White people for whom black lives truly matter must demonstrate the political will to make substantive changes, says Black Lives Matter co-founder
Alicia Garza. This requires radical honesty about how race and privilege intersect. “Don’t say you can’t breathe, because you can breathe just fine,” she
says. “You live in communities with clean air, with water you can drink likely from the tap. You can jog with earphones and a hoodie on, and no car is
going to drive up on you and perform a citizen’s arrest or shoot you. Nobody is going to bust in your house performing a raid and shoot you while you’re
asleep. Roll up that yoga mat up and get to business. Withhold your money until you see some progress instead of performing black death. White people
are okay.”

What white folks need to design is a vision and a strategy for how to change the rules that are set up to benefit them. It is true, Cyril says, “black folks
cannot win alone.” But the goal of the demonstrations that white people engage in must be to amplify the actions and messages of the black people they
are trying to be allies for. White people do have important contributions to make: “No one should sit this moment out,” she says. “But high-tech
capitalism creates a real danger of turning rebellion into spectacle, into sport.”

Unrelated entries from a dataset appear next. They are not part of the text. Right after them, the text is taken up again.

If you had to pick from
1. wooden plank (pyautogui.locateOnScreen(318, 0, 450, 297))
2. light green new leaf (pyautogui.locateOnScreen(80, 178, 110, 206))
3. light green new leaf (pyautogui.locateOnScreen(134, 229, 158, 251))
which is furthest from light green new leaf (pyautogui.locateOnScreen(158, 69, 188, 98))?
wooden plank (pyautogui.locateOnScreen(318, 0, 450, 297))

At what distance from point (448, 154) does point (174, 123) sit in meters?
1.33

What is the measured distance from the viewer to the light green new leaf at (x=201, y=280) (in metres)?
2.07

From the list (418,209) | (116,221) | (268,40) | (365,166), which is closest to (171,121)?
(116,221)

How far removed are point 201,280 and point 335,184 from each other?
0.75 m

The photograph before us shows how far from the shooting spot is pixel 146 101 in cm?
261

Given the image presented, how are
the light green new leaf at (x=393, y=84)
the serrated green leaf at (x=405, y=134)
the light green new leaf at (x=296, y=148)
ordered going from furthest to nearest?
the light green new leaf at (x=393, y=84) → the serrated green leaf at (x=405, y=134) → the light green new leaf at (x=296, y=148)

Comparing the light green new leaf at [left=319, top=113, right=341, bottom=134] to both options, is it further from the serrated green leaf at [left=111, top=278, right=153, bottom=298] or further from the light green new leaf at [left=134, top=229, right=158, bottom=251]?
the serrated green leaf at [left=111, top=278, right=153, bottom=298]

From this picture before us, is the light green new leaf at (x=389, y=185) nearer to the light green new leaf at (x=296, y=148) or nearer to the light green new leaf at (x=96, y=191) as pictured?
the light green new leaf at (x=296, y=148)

This movement has got to be rooted in a commitment to stop anti-black violence — not just proving individual white people are not racist. That means
understanding everyone has skin in the game. We can confidently say a good number of the white indentured servants who fought alongside blacks in
Bacon’s Rebellion in 1676 were racist. But they still decided to fight alongside and for people they did not like all that much. It is what they did that
counted more than what they thought, said or felt.

At the center of all this upheaval is the continuing need to recognize and prioritize black humanity and well-being into a 21st-century model that truly
works for all. And it is rooted in the words of civil rights architect and master strategist Ella Baker: “Until the killing of black men, black mothers’ sons,
becomes as important to the rest of the country as the killing of a white mother’s sons, we who believe in freedom cannot rest until this happens.”